▶ **HOW TO COMPLETE THIS TASK**
Your answer should consist solely of the lines from the one containing "scientific name: Damaliscus pygargus" through the end of the entries below, duplicated exactly.

Recorded data

┌────────

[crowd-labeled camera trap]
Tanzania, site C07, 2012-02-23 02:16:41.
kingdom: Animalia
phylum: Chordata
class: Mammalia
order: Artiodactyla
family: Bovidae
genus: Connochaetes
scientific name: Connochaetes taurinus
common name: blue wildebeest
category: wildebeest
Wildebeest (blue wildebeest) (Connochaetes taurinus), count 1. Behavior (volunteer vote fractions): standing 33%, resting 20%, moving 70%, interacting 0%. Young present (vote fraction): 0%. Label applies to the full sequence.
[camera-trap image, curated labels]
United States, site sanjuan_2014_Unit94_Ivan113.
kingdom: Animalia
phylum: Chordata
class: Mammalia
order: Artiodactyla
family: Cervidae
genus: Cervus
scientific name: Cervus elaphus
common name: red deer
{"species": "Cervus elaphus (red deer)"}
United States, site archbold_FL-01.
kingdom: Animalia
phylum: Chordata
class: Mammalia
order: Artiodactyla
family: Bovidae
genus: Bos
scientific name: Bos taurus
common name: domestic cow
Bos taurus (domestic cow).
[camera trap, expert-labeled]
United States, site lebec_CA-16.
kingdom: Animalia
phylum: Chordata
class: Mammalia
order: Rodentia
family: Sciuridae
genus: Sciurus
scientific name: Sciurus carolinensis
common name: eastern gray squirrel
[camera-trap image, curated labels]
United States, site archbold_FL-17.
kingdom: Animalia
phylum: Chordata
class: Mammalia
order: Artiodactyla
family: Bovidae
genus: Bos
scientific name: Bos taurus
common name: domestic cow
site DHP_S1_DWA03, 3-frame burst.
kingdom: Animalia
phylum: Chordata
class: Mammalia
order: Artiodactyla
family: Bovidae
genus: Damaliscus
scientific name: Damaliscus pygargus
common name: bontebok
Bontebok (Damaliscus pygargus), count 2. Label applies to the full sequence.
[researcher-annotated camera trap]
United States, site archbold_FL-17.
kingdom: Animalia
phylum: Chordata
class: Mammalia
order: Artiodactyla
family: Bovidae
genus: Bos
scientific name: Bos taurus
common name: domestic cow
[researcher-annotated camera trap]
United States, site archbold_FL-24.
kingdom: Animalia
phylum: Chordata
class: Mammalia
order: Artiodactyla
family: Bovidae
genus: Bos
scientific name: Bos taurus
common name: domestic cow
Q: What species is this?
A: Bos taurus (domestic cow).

└────────

▶ **WRITTEN SOLUTION**
scientific name: Damaliscus pygargus
common name: bontebok
Bontebok (Damaliscus pygargus), count 2. Label applies to the full sequence.
[researcher-annotated camera trap]
United States, site archbold_FL-17.
kingdom: Animalia
phylum: Chordata
class: Mammalia
order: Artiodactyla
family: Bovidae
genus: Bos
scientific name: Bos taurus
common name: domestic cow
[researcher-annotated camera trap]
United States, site archbold_FL-24.
kingdom: Animalia
phylum: Chordata
class: Mammalia
order: Artiodactyla
family: Bovidae
genus: Bos
scientific name: Bos taurus
common name: domestic cow
Q: What species is this?
A: Bos taurus (domestic cow).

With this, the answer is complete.